[Records from a collection]

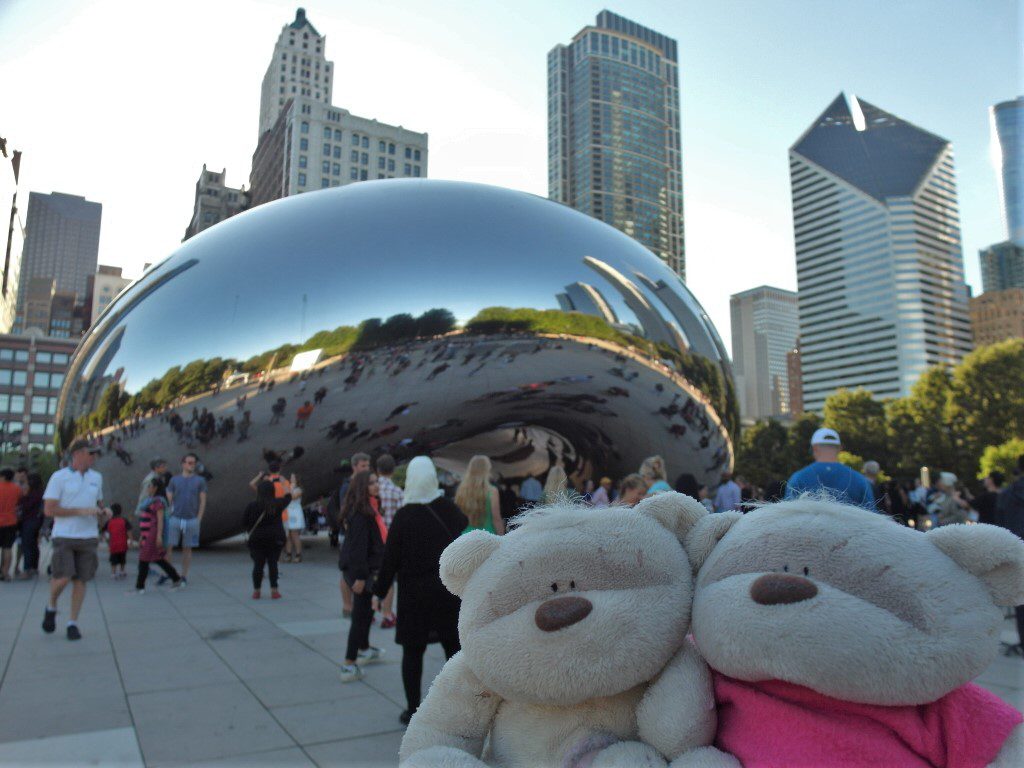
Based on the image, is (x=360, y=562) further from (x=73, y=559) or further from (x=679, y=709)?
(x=679, y=709)

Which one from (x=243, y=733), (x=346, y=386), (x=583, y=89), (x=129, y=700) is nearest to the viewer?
(x=243, y=733)

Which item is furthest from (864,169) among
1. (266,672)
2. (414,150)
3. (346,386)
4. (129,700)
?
(414,150)

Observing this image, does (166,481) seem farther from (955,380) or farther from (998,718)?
(955,380)

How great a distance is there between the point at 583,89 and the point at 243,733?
529 feet

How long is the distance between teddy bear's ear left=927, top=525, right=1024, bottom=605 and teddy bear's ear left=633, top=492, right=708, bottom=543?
483 mm

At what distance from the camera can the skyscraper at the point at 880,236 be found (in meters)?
3.08

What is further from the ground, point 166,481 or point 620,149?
point 620,149

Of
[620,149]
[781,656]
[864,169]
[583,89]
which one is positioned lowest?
[781,656]

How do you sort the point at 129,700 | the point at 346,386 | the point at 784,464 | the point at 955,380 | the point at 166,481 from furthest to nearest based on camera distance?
the point at 784,464, the point at 955,380, the point at 166,481, the point at 346,386, the point at 129,700

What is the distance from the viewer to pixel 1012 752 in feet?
3.94

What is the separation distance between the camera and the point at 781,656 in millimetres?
1173

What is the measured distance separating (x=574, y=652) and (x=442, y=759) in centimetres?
35

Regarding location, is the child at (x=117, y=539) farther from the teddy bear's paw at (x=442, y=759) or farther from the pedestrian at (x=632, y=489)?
the teddy bear's paw at (x=442, y=759)

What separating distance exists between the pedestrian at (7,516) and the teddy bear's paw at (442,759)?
8.25 metres
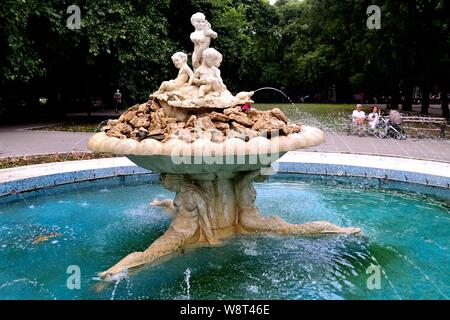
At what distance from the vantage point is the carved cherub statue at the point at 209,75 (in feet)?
20.6

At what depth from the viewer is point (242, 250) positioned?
6.02 meters

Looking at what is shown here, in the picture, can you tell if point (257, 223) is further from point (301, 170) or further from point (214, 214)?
point (301, 170)

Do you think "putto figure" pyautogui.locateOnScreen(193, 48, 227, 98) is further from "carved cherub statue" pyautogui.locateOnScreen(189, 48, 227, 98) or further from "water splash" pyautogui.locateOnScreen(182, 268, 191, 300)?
"water splash" pyautogui.locateOnScreen(182, 268, 191, 300)

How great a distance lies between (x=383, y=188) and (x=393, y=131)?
21.5 feet

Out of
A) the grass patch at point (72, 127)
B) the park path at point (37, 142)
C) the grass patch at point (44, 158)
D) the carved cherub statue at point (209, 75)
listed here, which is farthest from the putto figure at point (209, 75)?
the grass patch at point (72, 127)

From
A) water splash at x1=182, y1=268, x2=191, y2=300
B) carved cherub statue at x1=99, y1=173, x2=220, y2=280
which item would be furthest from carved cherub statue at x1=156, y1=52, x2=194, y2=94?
water splash at x1=182, y1=268, x2=191, y2=300

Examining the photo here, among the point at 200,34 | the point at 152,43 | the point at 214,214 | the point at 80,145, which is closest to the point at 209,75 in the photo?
the point at 200,34

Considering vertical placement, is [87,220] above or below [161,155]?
below

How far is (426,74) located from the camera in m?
22.1

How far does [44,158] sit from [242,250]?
23.1ft
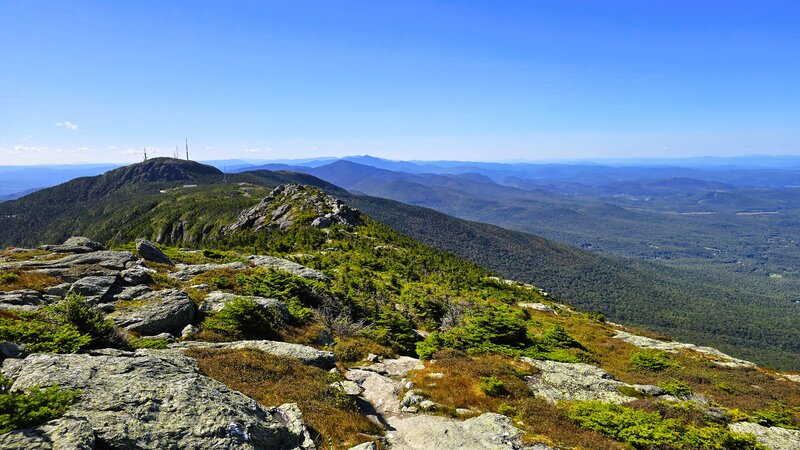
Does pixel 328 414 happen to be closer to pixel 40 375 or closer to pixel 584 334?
pixel 40 375

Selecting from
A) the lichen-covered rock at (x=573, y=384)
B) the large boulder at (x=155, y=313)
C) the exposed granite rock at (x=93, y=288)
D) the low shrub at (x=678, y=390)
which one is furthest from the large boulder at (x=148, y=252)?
the low shrub at (x=678, y=390)

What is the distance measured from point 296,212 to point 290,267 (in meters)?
56.2

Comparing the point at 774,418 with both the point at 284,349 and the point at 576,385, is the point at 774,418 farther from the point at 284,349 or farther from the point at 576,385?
the point at 284,349

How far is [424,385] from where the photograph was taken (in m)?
18.3

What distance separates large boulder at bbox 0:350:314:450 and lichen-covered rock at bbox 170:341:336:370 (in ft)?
21.9

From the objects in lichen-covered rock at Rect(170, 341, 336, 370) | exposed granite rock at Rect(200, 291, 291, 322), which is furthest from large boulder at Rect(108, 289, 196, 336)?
lichen-covered rock at Rect(170, 341, 336, 370)

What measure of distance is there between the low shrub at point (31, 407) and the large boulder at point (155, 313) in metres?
11.8

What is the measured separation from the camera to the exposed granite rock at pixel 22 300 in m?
17.5

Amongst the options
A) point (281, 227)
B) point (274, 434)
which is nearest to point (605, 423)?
point (274, 434)

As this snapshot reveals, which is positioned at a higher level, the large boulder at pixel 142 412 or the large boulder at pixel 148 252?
the large boulder at pixel 142 412

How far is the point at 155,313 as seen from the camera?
784 inches

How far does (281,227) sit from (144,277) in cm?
6683

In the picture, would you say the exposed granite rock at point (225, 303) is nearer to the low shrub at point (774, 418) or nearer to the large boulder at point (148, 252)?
the large boulder at point (148, 252)

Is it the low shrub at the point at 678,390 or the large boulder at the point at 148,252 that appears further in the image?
the large boulder at the point at 148,252
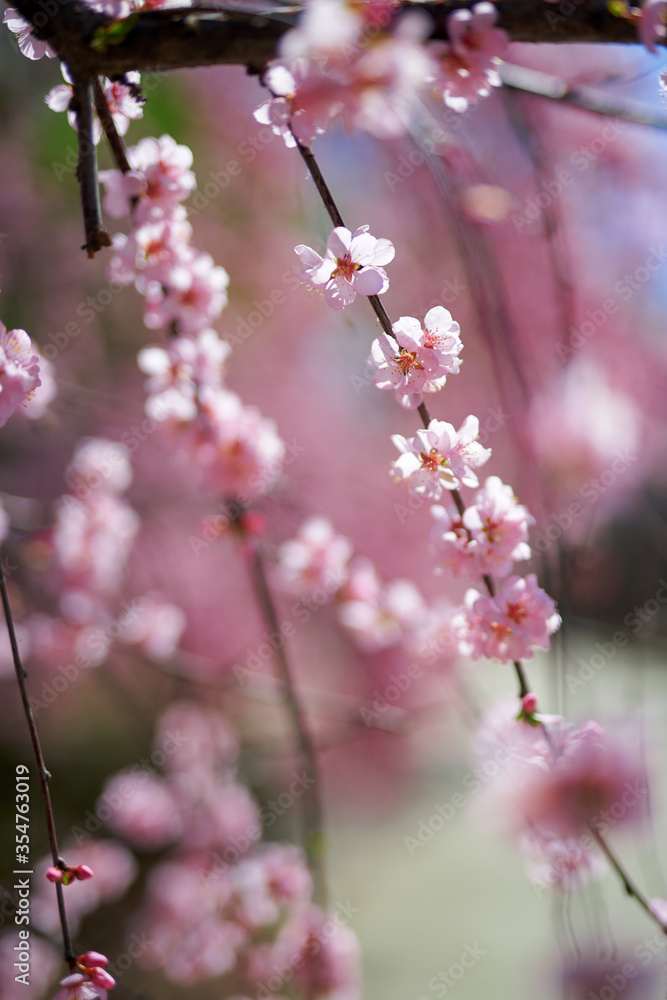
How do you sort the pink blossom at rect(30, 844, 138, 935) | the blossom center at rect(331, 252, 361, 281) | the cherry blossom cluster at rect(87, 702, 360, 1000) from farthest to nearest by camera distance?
the pink blossom at rect(30, 844, 138, 935), the cherry blossom cluster at rect(87, 702, 360, 1000), the blossom center at rect(331, 252, 361, 281)

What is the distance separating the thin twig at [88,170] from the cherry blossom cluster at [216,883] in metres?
1.21

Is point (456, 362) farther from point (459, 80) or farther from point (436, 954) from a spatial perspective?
point (436, 954)

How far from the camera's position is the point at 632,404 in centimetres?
277

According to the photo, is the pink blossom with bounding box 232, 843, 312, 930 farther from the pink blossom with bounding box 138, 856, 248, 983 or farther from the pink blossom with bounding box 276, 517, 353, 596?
the pink blossom with bounding box 276, 517, 353, 596

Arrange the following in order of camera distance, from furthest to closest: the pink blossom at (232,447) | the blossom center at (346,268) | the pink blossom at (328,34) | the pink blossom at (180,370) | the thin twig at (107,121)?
1. the pink blossom at (232,447)
2. the pink blossom at (180,370)
3. the thin twig at (107,121)
4. the blossom center at (346,268)
5. the pink blossom at (328,34)

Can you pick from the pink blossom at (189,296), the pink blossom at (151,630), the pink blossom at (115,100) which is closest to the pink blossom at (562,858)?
the pink blossom at (189,296)

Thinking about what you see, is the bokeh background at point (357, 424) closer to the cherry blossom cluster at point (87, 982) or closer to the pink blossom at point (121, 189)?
the pink blossom at point (121, 189)

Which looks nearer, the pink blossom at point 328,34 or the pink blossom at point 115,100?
the pink blossom at point 328,34

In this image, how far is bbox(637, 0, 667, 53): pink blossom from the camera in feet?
1.98

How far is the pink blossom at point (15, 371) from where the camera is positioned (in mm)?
693

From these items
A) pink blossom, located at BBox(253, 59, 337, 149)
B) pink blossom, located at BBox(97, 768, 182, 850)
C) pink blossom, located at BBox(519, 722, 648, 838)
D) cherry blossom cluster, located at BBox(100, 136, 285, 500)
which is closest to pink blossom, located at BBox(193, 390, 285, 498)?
cherry blossom cluster, located at BBox(100, 136, 285, 500)

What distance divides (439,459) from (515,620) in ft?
0.64

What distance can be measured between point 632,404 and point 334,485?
4.48 ft

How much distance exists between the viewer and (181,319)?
104 cm
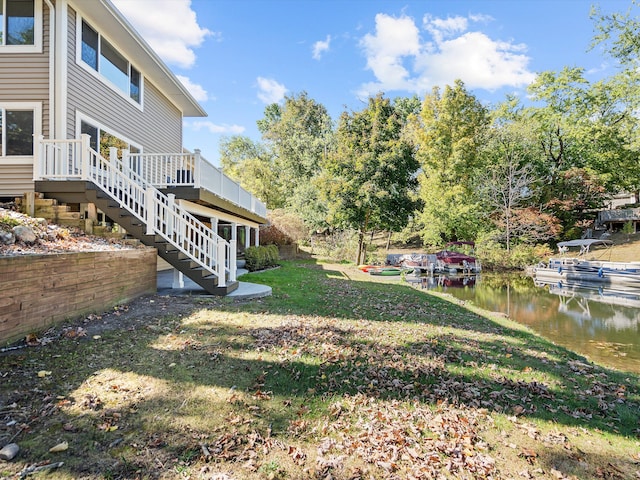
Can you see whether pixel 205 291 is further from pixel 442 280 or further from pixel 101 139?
pixel 442 280

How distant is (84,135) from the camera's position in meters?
7.63

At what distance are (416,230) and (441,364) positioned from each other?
32584 mm

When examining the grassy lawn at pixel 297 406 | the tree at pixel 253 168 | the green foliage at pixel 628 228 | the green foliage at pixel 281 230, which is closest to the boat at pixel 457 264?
the green foliage at pixel 281 230

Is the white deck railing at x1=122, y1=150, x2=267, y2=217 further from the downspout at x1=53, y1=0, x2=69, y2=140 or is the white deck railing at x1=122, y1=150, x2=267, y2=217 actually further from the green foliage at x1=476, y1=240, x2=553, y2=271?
the green foliage at x1=476, y1=240, x2=553, y2=271

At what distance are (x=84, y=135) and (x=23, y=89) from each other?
2822 mm

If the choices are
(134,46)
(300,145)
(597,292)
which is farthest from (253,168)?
(597,292)

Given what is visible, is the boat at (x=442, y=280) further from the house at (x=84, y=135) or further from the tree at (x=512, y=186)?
the house at (x=84, y=135)

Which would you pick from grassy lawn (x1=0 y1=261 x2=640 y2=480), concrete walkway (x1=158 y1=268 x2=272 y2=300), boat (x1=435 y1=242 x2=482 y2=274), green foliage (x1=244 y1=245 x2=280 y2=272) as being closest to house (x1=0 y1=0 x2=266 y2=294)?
concrete walkway (x1=158 y1=268 x2=272 y2=300)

__Exercise prompt__
Print the lines from the one holding "What distance divides" through the last line of the records, word for word, and omit the pictures.

__Solved problem__
What distance divides (439,459) from (515,620) in ft?
0.64

What distance can be measured between point 632,404 and point 334,485?
4.48 ft

How much distance exists between the viewer and (181,319)?
104 cm
Can you see whether pixel 205 291 is further from pixel 442 280 or further from pixel 101 139?
pixel 442 280

How distant is (84,135) from the camera's position in meters?
7.63

At what distance are (416,230) and (441,364) positioned from each other?
32584 mm

When examining the grassy lawn at pixel 297 406 | the tree at pixel 253 168 | the green foliage at pixel 628 228 | the green foliage at pixel 281 230, which is closest to the boat at pixel 457 264?
the green foliage at pixel 281 230

Is the white deck railing at x1=122, y1=150, x2=267, y2=217 further from the downspout at x1=53, y1=0, x2=69, y2=140 or is the white deck railing at x1=122, y1=150, x2=267, y2=217 actually further from the green foliage at x1=476, y1=240, x2=553, y2=271?
the green foliage at x1=476, y1=240, x2=553, y2=271

At what distance are (x=84, y=135) and (x=23, y=89) from each other?
2822 mm

If the choices are
(134,46)
(300,145)
(597,292)
which is farthest from (253,168)?
(597,292)

Given what is visible, is the boat at (x=442, y=280) further from the house at (x=84, y=135) or further from the tree at (x=512, y=186)?
the house at (x=84, y=135)

Which would you pick from grassy lawn (x1=0 y1=261 x2=640 y2=480), concrete walkway (x1=158 y1=268 x2=272 y2=300), boat (x1=435 y1=242 x2=482 y2=274), green foliage (x1=244 y1=245 x2=280 y2=272) as being closest to house (x1=0 y1=0 x2=266 y2=294)?
concrete walkway (x1=158 y1=268 x2=272 y2=300)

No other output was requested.